== REQUIRED WORK ==
Copy the listing verbatim from the line with "What is the estimated" to the line with "85.6 metres", including both of those lines.

★ ★ ★ ★ ★

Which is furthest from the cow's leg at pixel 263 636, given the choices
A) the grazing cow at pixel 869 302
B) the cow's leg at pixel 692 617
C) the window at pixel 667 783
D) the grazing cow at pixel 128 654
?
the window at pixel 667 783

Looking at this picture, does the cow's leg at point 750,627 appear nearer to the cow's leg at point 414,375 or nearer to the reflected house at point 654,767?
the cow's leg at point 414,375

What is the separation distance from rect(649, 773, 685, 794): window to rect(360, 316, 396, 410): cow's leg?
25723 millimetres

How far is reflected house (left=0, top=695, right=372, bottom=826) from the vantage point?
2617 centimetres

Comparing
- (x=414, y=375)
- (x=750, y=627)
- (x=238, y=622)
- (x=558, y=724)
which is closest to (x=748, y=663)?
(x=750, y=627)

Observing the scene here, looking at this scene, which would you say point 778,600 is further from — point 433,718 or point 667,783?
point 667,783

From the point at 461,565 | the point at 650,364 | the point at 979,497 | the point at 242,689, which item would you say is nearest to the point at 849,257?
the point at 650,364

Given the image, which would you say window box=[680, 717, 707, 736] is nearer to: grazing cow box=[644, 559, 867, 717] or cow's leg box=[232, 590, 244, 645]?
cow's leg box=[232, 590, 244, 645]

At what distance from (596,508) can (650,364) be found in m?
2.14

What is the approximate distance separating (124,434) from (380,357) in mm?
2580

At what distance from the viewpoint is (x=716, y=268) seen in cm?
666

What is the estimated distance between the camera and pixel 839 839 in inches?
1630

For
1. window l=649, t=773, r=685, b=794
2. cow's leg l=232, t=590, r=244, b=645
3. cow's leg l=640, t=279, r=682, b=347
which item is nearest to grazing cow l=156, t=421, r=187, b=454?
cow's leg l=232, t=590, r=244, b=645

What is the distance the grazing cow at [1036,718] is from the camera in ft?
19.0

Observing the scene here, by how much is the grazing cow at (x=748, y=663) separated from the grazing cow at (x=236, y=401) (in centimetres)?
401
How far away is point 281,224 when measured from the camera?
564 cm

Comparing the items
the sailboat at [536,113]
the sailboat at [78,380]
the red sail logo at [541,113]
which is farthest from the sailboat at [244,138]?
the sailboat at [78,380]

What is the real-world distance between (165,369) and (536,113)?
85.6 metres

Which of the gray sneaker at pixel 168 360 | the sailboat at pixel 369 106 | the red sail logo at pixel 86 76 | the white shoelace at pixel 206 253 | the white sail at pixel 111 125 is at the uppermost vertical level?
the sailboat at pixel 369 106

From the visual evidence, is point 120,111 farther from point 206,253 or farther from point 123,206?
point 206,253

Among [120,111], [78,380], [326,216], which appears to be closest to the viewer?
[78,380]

★ ★ ★ ★ ★

== SOLUTION TO THE PROBLEM ==
What is the estimated distance between the camera and pixel 839 839 in inches?
1630

For
1. window l=649, t=773, r=685, b=794
2. cow's leg l=232, t=590, r=244, b=645
3. cow's leg l=640, t=279, r=682, b=347
which item is nearest to grazing cow l=156, t=421, r=187, b=454?
cow's leg l=232, t=590, r=244, b=645

What is the distance the grazing cow at [1036,718] is from the camera in ft?
19.0

Observing the scene here, by how much is the grazing cow at (x=748, y=663) separated from the grazing cow at (x=236, y=401) (in centimetres)?
401
How far away is point 281,224 when measured from the camera?
564 cm

Comparing the items
the sailboat at [536,113]
the sailboat at [78,380]
the red sail logo at [541,113]
which is farthest from the sailboat at [244,138]?
the sailboat at [78,380]

What is the real-world distance between (165,369) and (536,113)?
85.6 metres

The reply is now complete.